> **Problem to work on**:
Copy out every line of the listing below word for word, in the same order and with the same punctuation.

> **Provided entries**:
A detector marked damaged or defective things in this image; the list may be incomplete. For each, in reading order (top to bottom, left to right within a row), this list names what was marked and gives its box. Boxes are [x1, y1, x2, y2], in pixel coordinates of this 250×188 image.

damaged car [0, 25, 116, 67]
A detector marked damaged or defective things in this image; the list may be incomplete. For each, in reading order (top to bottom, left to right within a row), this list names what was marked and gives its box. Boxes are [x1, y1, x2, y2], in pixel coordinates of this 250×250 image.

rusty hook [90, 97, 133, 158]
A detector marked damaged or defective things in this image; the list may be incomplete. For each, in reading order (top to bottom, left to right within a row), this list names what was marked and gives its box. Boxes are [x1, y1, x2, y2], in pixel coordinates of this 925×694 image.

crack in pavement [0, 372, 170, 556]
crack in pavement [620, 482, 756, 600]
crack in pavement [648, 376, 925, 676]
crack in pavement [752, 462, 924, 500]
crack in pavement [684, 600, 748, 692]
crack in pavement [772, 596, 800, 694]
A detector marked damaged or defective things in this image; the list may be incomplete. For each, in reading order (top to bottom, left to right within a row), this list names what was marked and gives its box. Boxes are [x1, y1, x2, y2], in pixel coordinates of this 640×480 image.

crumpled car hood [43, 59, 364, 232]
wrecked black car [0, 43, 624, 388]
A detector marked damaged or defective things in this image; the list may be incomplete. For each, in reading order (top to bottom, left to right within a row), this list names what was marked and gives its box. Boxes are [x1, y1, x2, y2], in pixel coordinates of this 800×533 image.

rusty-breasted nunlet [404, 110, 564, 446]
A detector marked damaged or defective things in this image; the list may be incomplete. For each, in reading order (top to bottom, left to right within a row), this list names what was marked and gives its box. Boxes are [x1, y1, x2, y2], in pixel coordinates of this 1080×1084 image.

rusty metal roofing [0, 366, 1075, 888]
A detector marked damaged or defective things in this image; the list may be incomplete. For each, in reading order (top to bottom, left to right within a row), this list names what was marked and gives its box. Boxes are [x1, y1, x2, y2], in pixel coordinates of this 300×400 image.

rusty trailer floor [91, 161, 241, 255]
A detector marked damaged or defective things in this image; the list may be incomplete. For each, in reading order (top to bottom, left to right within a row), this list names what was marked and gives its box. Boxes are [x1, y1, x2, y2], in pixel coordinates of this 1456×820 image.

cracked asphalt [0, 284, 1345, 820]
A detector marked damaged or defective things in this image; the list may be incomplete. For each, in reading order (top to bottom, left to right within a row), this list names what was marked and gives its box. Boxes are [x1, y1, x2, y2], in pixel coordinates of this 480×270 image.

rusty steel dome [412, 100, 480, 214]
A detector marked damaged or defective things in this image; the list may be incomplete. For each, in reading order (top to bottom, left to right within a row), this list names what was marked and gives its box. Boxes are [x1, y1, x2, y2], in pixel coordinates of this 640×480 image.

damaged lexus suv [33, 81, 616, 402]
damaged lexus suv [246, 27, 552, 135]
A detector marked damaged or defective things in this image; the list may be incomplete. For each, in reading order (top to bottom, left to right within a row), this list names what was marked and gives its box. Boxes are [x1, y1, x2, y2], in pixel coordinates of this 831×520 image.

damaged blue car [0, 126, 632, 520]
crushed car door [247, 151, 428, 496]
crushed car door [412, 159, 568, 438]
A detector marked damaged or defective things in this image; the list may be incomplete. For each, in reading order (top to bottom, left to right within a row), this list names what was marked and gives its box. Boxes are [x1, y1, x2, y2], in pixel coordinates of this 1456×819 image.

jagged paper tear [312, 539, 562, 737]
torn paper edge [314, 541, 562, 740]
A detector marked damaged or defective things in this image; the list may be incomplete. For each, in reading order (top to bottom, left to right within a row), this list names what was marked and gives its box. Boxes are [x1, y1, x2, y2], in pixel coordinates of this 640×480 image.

> **Reply to the task**:
A detector marked damaged or defective things in this image; the list may be incomplete. For each, in reading order (top to bottom, left to right within a row), this list names what was marked and gives its box. Boxes are [x1, y1, x2, y2], in pixel coordinates of this 250×188 image.

damaged car [0, 25, 116, 67]
A detector marked damaged or defective things in this image; the list may be incomplete. For each, in reading order (top to bottom, left to right within a row), this list names what was marked and gives its box. Boxes are [x1, y1, x2, y2], in pixel coordinates of this 250×250 image.

rusty hook [90, 97, 133, 158]
A detector marked damaged or defective things in this image; the list may be incomplete. For each, in reading order (top to bottom, left to right within a row), this list names what was marked and gives its box. Boxes are [x1, y1, x2, y2], in pixel coordinates of this 925×694 image.

crack in pavement [0, 372, 170, 556]
crack in pavement [620, 482, 756, 600]
crack in pavement [648, 376, 925, 676]
crack in pavement [752, 462, 924, 500]
crack in pavement [684, 600, 748, 692]
crack in pavement [772, 596, 800, 694]
A detector marked damaged or defective things in this image; the list may be incomplete. For each, in reading order (top to bottom, left to right within a row), this list names what was marked and gives its box. Boxes are [x1, y1, x2, y2], in pixel coordinates of this 640×480 image.

crumpled car hood [43, 59, 364, 232]
wrecked black car [0, 43, 624, 388]
A detector marked damaged or defective things in this image; the list may be incomplete. For each, in reading order (top to bottom, left to right within a row), this list names what was marked and gives its box. Boxes are [x1, y1, x2, y2], in pixel coordinates of this 800×533 image.

rusty-breasted nunlet [404, 110, 564, 446]
A detector marked damaged or defective things in this image; the list may be incomplete. For each, in reading order (top to bottom, left to right within a row), this list names what was marked and gives its box. Boxes are [x1, y1, x2, y2], in pixel coordinates of this 1080×1084 image.

rusty metal roofing [0, 366, 1075, 888]
A detector marked damaged or defective things in this image; the list may be incomplete. For each, in reading order (top to bottom, left to right within a row), this list names what was marked and gives its box. Boxes are [x1, y1, x2, y2], in pixel coordinates of this 300×400 image.

rusty trailer floor [91, 161, 241, 255]
A detector marked damaged or defective things in this image; the list may be incomplete. For each, in reading order (top to bottom, left to right within a row), this list names what was marked and gives its box. Boxes are [x1, y1, x2, y2], in pixel coordinates of this 1456×820 image.

cracked asphalt [0, 284, 1345, 820]
A detector marked damaged or defective things in this image; the list may be incomplete. For each, in reading order (top to bottom, left to right within a row), this list names what was marked and gives its box. Boxes are [x1, y1, x2, y2], in pixel coordinates of this 480×270 image.

rusty steel dome [412, 100, 480, 214]
A detector marked damaged or defective things in this image; the list may be incomplete. For each, in reading order (top to bottom, left to right within a row), this list names what was marked and gives its box. Boxes are [x1, y1, x2, y2], in pixel coordinates of this 640×480 image.

damaged lexus suv [33, 81, 616, 402]
damaged lexus suv [246, 27, 552, 135]
A detector marked damaged or defective things in this image; the list may be incomplete. For each, in reading order (top to bottom, left to right within a row), this list names what was marked and gives its box. Boxes are [x1, y1, x2, y2], in pixel coordinates of this 831×520 image.

damaged blue car [0, 126, 632, 520]
crushed car door [247, 151, 428, 496]
crushed car door [412, 159, 568, 438]
A detector marked damaged or defective things in this image; the list may be incomplete. For each, in reading order (top to bottom, left to right within a row), this list names what was marked and gives its box. Boxes are [x1, y1, x2, y2], in pixel coordinates of this 1456×819 image.

jagged paper tear [312, 539, 562, 737]
torn paper edge [314, 541, 562, 740]
A detector marked damaged or defective things in this image; the list may be incomplete. For each, in reading order (top to bottom, left to right within a row), this list names what was marked and gives its box. Boxes are [x1, y1, x2, y2], in pixel coordinates of this 640×480 image.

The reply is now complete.